• _SUPPLIED TEXT_:
%%

Kubernetes Installation Guide

Kubernetes Installation Guide#

This guide walks through deploying JupySQL on Kubernetes using the official JupyterHub Helm chart, with:

Shared JupyterLab instance - All users share one server (expandable to per-team later)
Real-Time Collaboration (RTC) - Multiple users edit notebooks together
Multiple kernels - Each user can run independent computations
Dex OIDC authentication - Authenticate users via your identity provider
CNPG database discovery - Auto-discover PostgreSQL clusters with read-only jupyter user

Prerequisites#

Kubernetes cluster (1.25+)
Helm 3.x installed
kubectl configured for your cluster
nginx-ingress controller
Dex instance (or other OIDC provider)

%%

• _PROMPT_: Copy the passage of the Kubernetes installation guide word for word, everything from "This guide walks" down to "Kubernetes cluster (1.25+)".

• _DATA PROVIDED_:
%%

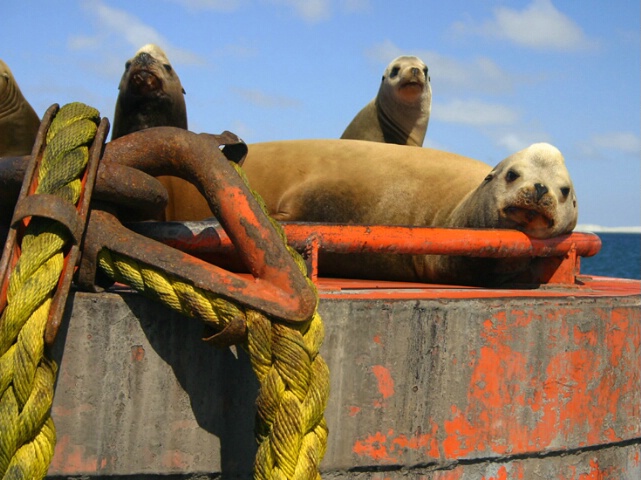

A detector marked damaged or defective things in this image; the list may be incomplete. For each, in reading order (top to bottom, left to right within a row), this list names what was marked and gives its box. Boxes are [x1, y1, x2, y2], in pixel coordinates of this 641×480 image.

%%

• _RESULT_:
This guide walks through deploying JupySQL on Kubernetes using the official JupyterHub Helm chart, with:

Shared JupyterLab instance - All users share one server (expandable to per-team later)
Real-Time Collaboration (RTC) - Multiple users edit notebooks together
Multiple kernels - Each user can run independent computations
Dex OIDC authentication - Authenticate users via your identity provider
CNPG database discovery - Auto-discover PostgreSQL clusters with read-only jupyter user

Prerequisites#

Kubernetes cluster (1.25+)